Ransomware-as-a-Service (RaaS) is a criminal service model where the people who build the malware are not the people who use it. Developers create and maintain the ransomware, the leak sites, and the payment infrastructure, then lease that package to affiliates who carry out the actual break-ins. (Source: Huntress)
The setup mirrors a legitimate software company. The operator maintains the product, keeps the supporting infrastructure online, and ships updates, while affiliates get access to tooling that's already built and tested. The difference is the intent: the product exists to disrupt businesses, steal data, and turn downtime into stolen revenue.
That division of labor is what makes the model matter to you, whether you run IT or sign the checks. An attacker no longer needs to write ransomware from scratch to hit your systems. They buy into an ecosystem that already includes the malware, the infrastructure, and sometimes a negotiation playbook, which lowers the barrier to entry and raises the number of crews capable of a serious intrusion.
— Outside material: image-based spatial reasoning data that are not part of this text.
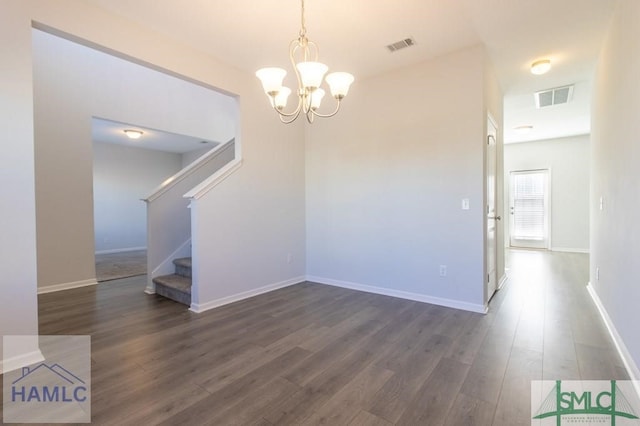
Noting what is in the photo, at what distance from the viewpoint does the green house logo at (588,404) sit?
1.67 metres

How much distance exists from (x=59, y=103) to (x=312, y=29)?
391 cm

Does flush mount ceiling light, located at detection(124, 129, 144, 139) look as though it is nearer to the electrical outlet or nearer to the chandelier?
the chandelier

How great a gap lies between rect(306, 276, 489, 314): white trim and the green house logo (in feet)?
4.34

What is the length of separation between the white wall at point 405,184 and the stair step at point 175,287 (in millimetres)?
1790

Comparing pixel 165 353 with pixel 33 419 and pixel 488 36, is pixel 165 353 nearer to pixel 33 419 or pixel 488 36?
pixel 33 419

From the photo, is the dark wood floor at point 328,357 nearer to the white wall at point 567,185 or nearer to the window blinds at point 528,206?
the white wall at point 567,185

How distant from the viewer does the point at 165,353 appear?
2.39 meters

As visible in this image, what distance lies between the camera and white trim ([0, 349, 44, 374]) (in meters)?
2.08

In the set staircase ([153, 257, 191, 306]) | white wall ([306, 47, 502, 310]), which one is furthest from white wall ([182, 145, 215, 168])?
white wall ([306, 47, 502, 310])

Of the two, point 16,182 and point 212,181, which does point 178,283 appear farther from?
point 16,182

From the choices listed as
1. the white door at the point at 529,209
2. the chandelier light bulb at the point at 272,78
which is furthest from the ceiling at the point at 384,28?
Answer: the white door at the point at 529,209

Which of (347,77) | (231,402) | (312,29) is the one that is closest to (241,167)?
(312,29)

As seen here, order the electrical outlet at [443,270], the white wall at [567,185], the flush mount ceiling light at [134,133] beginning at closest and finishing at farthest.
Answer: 1. the electrical outlet at [443,270]
2. the flush mount ceiling light at [134,133]
3. the white wall at [567,185]

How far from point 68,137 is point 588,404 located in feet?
20.4
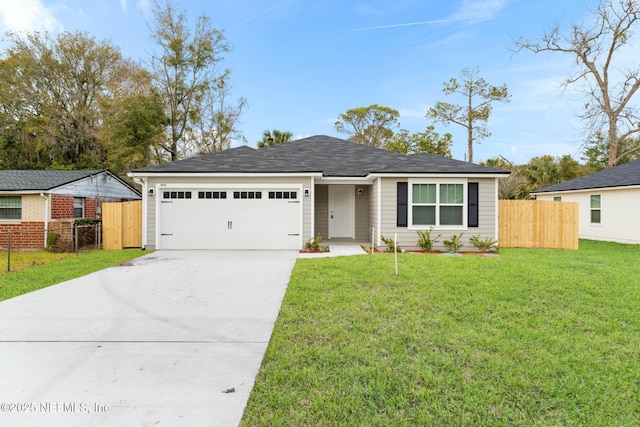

The scale this creates is measurable. According to the Huntress 2026 Cyber Threat Report: State of Ransomware, four groups — Akira, Medusa, Qilin, and Ransomhub — accounted for over half of observed ransomware incidents, a sign of how effective shared playbooks have become.
Average time-to-ransom jumped from 17 to 20 hours in 2025 as crews spent more time on stealth, staging, and data theft before encryption.
Those extra hours reflect a shift in how these operations work. Attacks are getting more deliberate because affiliates specialize in specific phases of the intrusion, which raises their success rate against mission-critical systems.
The consequences don't stay technical. A ransomware event driven by this model becomes a payroll problem, an operations problem, and a customer-trust problem all at once, and it often lands when your team is short-staffed or heading into a long weekend. Understanding RaaS as an industrialized business, not a one-off attack, is the starting point for defending against it.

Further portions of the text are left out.